The novel is not action packed, and in fact is rather depressing, but I kept turning pages. I didn’t like the pastor’s wife, Ruby Pollard, due to her nasty streak which I felt predated her terminal cancer. Her dishonesty in her marriage also turned me off. However, I agreed with her. I would’ve liked her husband Tom to work up a bit of gumption now and then. It became awfully painful watching him fail. And yet, as I turned the pages, I began to care about them a great deal. I also found myself chuckling from time-to-time, as they could be quite pithy. It was apparent they loved each other deeply and were doing absolutely the best they could.
If the most interesting character is Jesse, the self-absorbed atheist/nominal Catholic editor of the town’s small newspaper, the one I liked the best is Will, the half-breed Christian whose new found faith in Christ has angered his native father and his tribe. After Will is kidnapped, I wanted to slap Pastor Tom for having been so listless and apathetic when Will repeatedly tried to tell the man of the cloth of this coming danger. At one point in the story, Jesse says to Tom, “With Christians like you in the lead, it’s a wonder anyone ever joins your flock.” I have to agree.

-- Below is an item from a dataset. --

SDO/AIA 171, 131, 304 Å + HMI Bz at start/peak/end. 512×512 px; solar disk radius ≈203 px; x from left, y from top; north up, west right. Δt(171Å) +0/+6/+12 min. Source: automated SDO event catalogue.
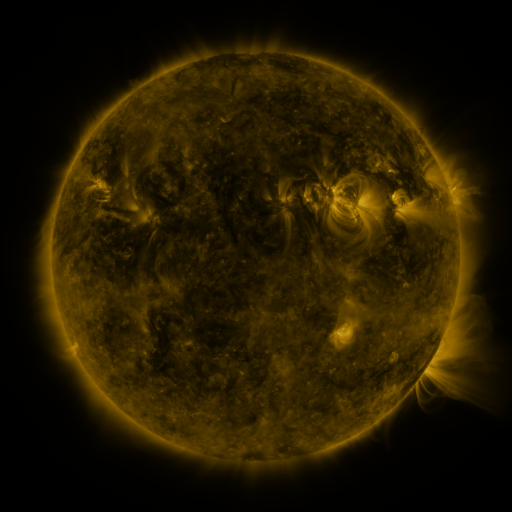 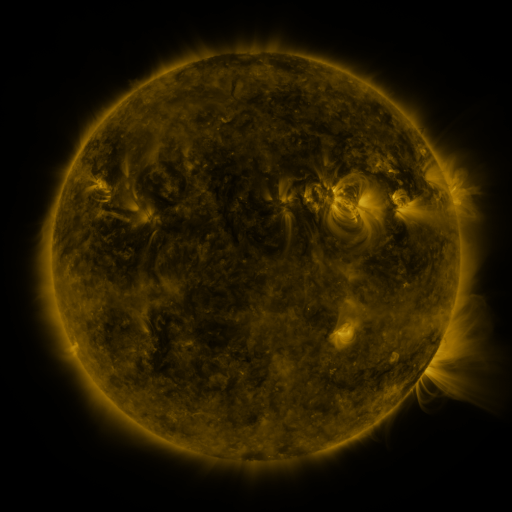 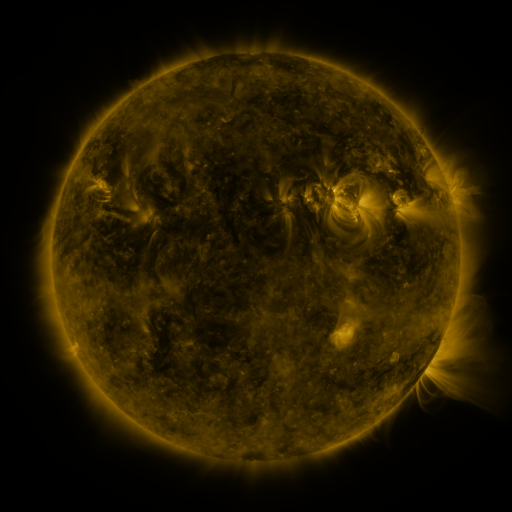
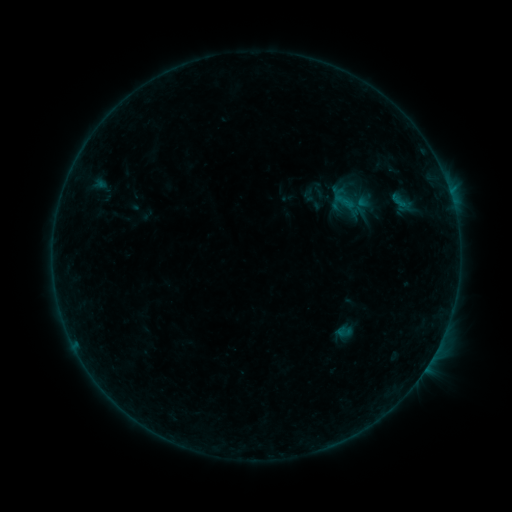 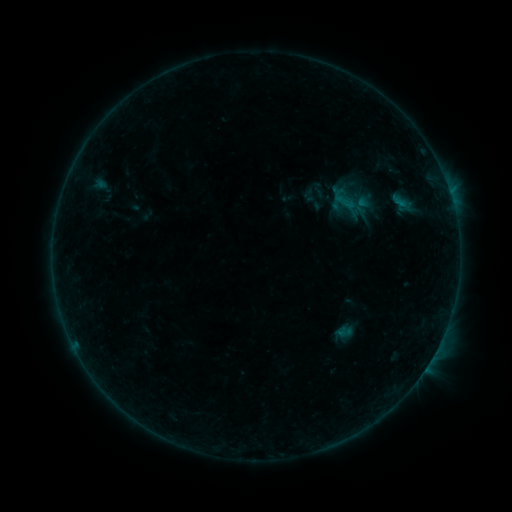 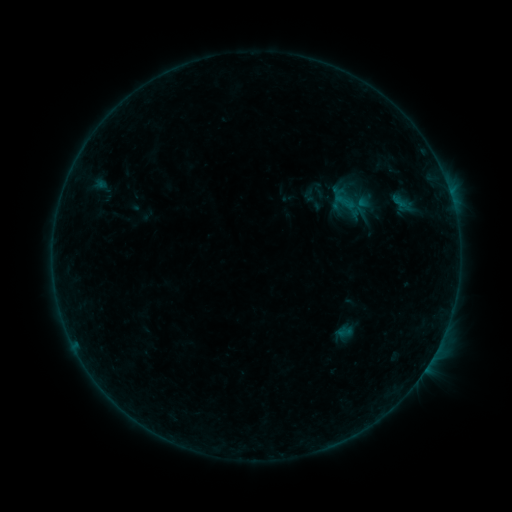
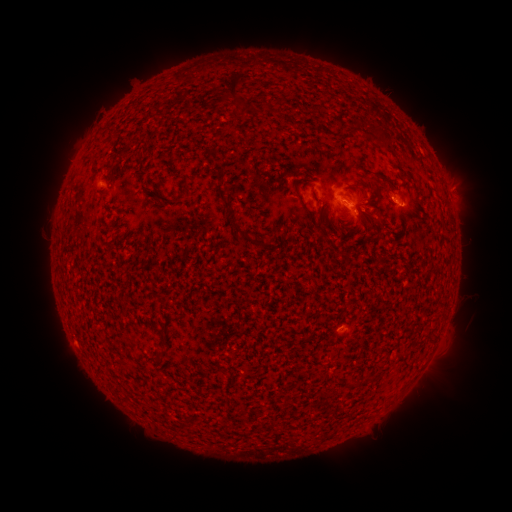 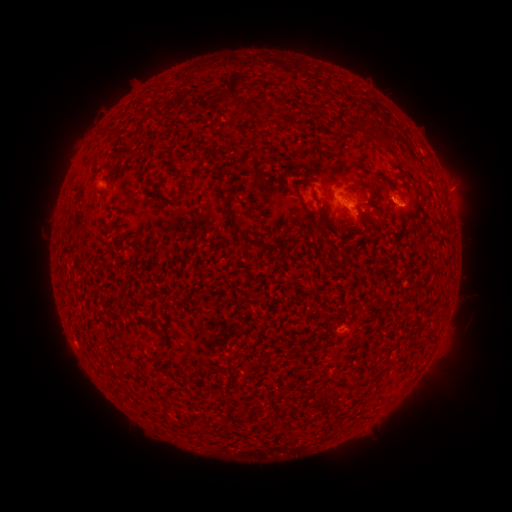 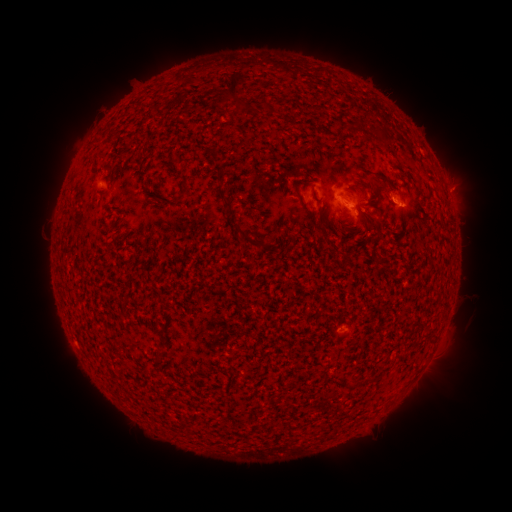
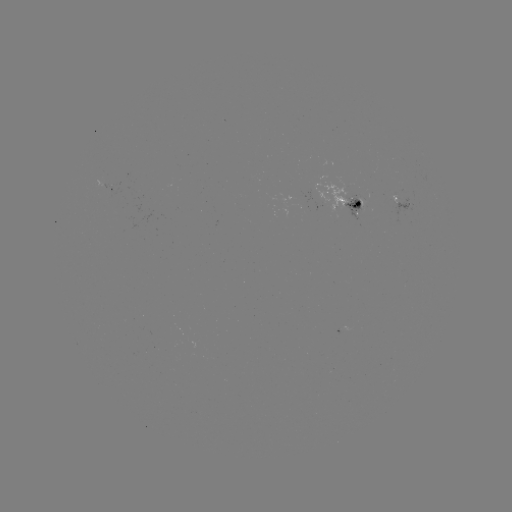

At another juncture, worldly and jaded Jesse says he’s happy Tom and Ruby don’t hide behind the typical self-righteous Christian façade. He’s thrilled to find they’re as messed up as the rest of us. I do think this is very important to many nonbelievers, especially intellectual nonbelievers whose razor sharp minds have not saved them from the mess, pain, and dysfunction of life. I would highly recommend this novel to them.
My feeling is this is the “every church” story . . . and my meaning is akin to what is meant by the “every man” story. I’m sure there’s more of Tom Pollard and his wife Ruby at the helm in churches all over the globe than most Christians would like to admit. After all, church leaders are only people, calling notwithstanding, and people all have feet of clay. Church politics in churches in every mountain and glen resemble the unkindness and backstabbing in this novel, of this I’m sure. It is obvious the author is a pastor.